Lembro-me da história de muitos expoentes da humanidade. Freud sofreu intenso preconceito, Lacan da mesma forma, mas ambos viveram em um momento em que suas opiniões eram debatidas, por vezes refutadas, mas o fato é que o debate, a conversa, sempre levou ao reconhecimento de uma evolução no pensamento.

Todo pensamento é baseado justamente na discussão, na aplicação do discurso. Desta forma, quando uma pessoa se posiciona e sua ideia é debatida, verdadeiramente, existe a enorme possibilidade de que desse debate as ideias melhorem e formem um novo pensamento, mais evoluído.

A essência do pensamento é justamente isso. Temos uma tese, que é oposta por uma antítese e do fruto dessa relação surge a síntese. Esta por sua vez, torna-se tese e que será oposta por uma nova antítese e desse novo choque nasce outra síntese e o ciclo se repete.

Na sociedade atual, nada disso ocorre, mesmo porque um avatar, o deus encarnado não pode aceitar que sua posição seja questionada, assim, em um movimento de economia psíquica, a pessoa anula a existência do outro.

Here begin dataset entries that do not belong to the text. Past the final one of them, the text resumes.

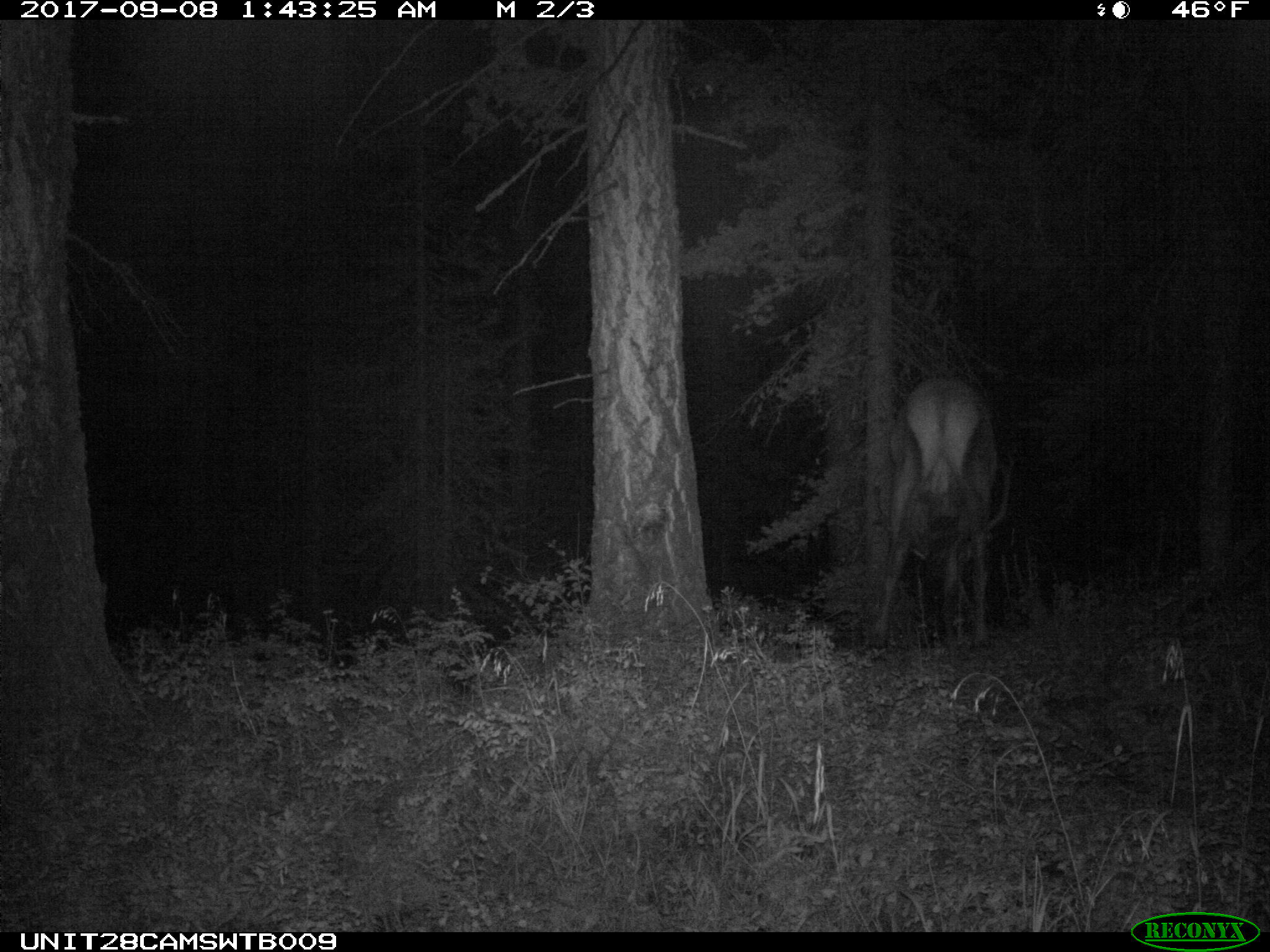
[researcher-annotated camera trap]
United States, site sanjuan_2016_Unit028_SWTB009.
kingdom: Animalia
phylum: Chordata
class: Mammalia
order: Artiodactyla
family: Cervidae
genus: Cervus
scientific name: Cervus elaphus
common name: red deer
Cervus elaphus (red deer).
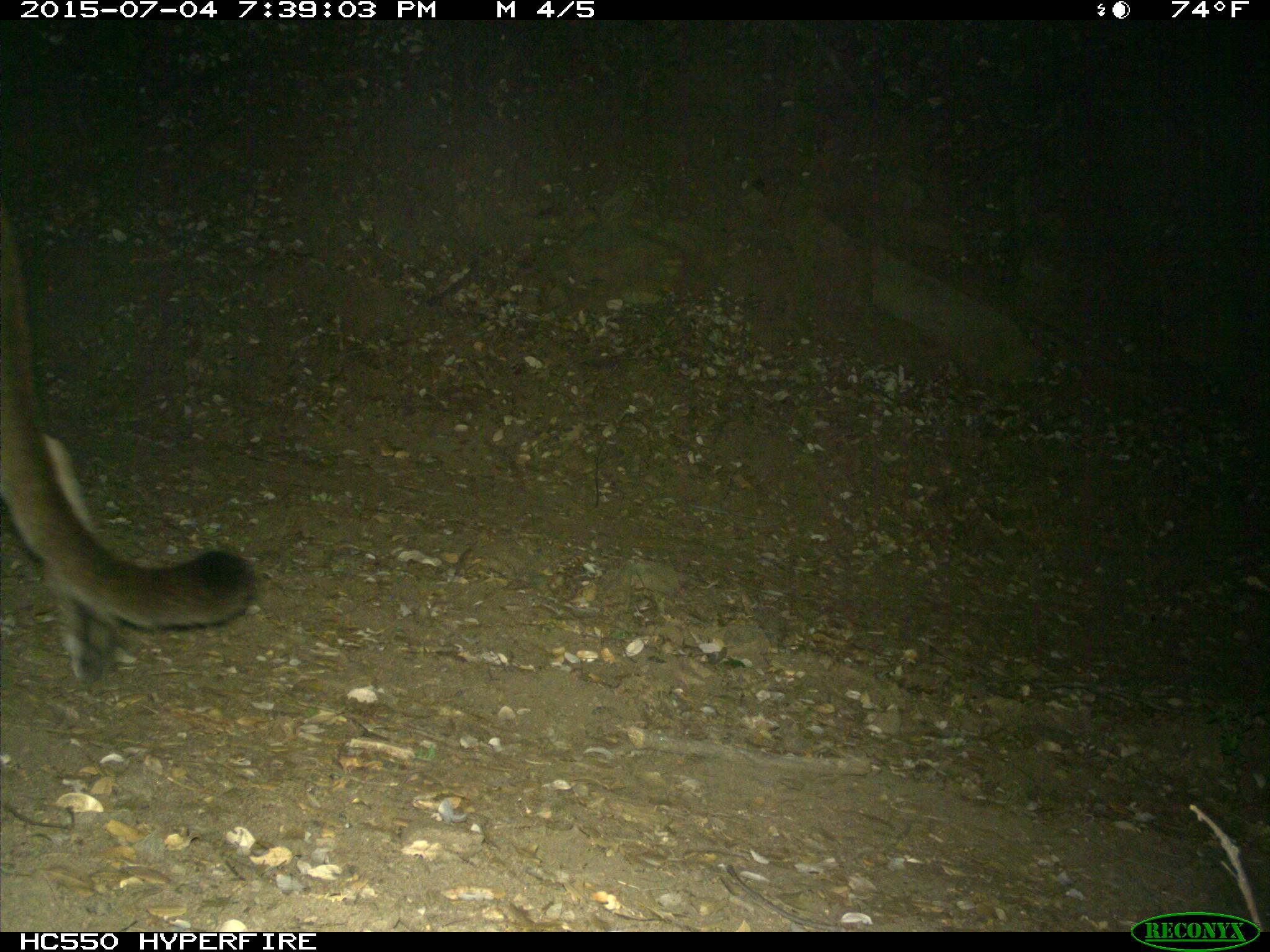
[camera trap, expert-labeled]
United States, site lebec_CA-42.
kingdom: Animalia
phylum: Chordata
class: Mammalia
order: Carnivora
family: Felidae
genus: Puma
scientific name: Puma concolor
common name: mountain lion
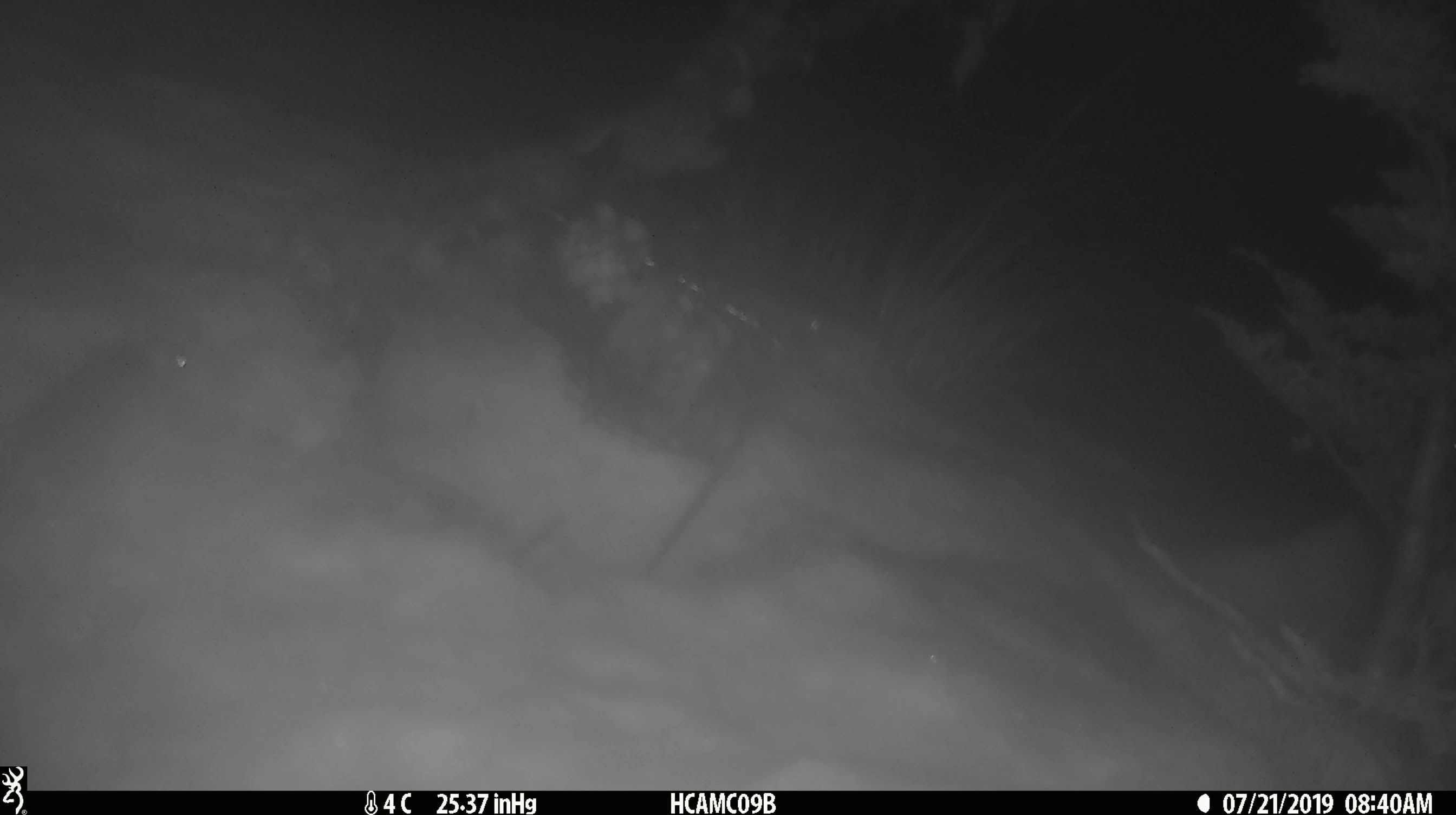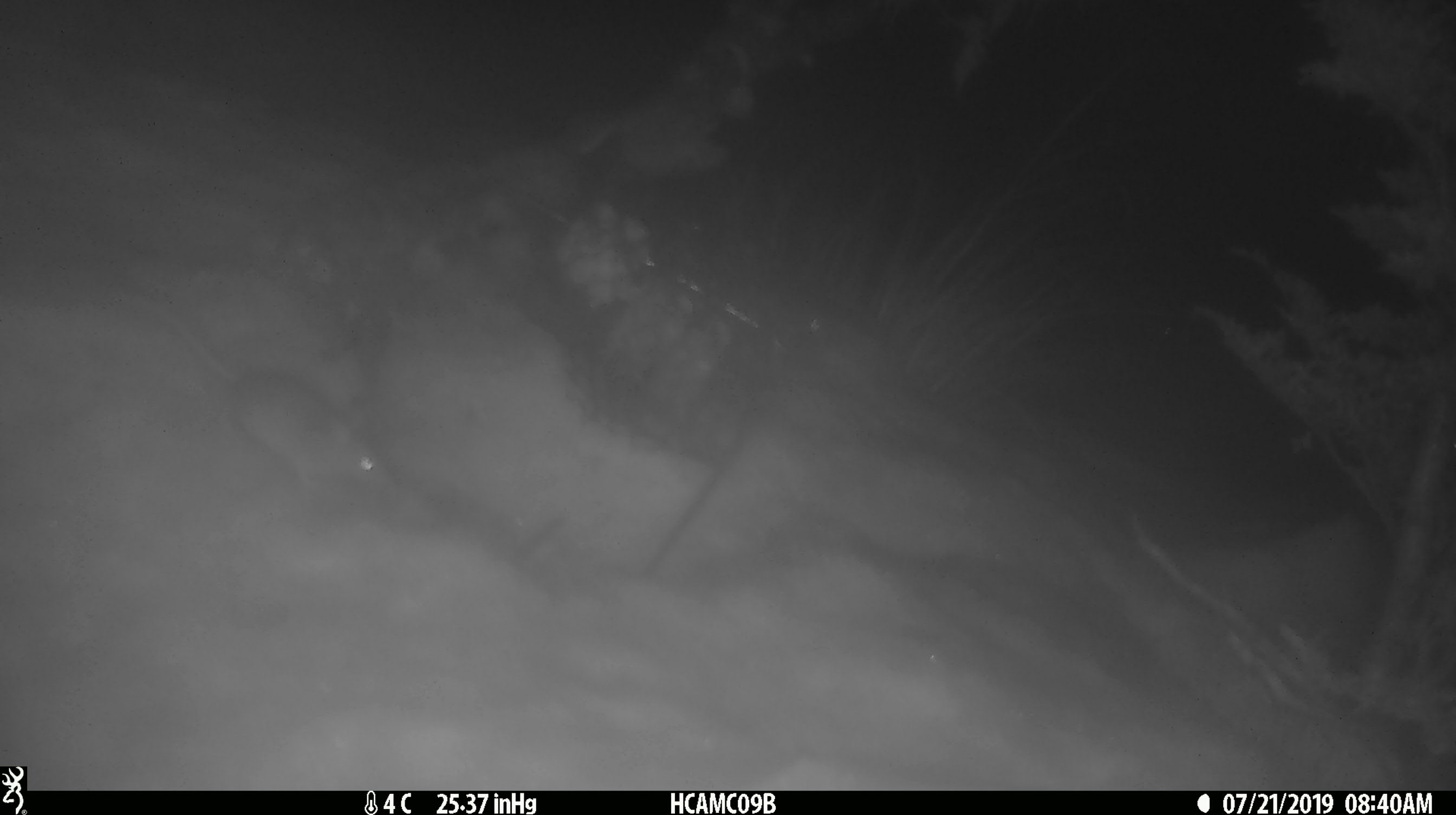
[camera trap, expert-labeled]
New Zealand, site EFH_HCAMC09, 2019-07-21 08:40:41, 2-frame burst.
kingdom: Animalia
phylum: Chordata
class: Mammalia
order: Rodentia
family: Muridae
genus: Mus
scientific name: Mus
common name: mouse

Anulando a existência do outro, deus fica sem adoração, perde seu posto de centro das atenções e isso implica em uma dor insuportável, dor essa que se converte justamente no sentimento de solidão.

Esse vazio causado pela solidão, somado ao fato de que somente me reconheço pela diferença entre o Eu e o não Eu, quando não existe o outro, começo a me perder de mim mesmo. Desta forma, a vida se torna profundamente angustiante, pois não sou adorado e também não sei quem sou.

Quero concluir o texto sem condenar as redes sociais, mas para me posicionar no sentido de que elas são muito importantes, mas por outro lado, mesmo sendo importantes, nossos avatares não são reais, são uma fantasia. Com tal, a fantasia se faz necessária para o viver, mas temos que lembrar sempre de que o contato com o outro é fundamental, tanto para sentir o acolhimento, amparo, mas também para que a percepção da minha fronteira existencial somente ocorre com a percepção de onde termino e começa o outro. Avatares são importantes, mas quando se acredita somente no avatar, quando se personifica essa figura mítica, aí tudo se perde.

A internet e as redes sociais aproximaram tanto as pessoas que acabou por romper o limite entre o indivíduo e o outro. Somos mais avançados do que jamais poderíamos pensar, mas esse avanço nos colocou no dilema existencial: Quem sou eu? A resposta está na sua percepção quanto ao mundo que lhe cerca.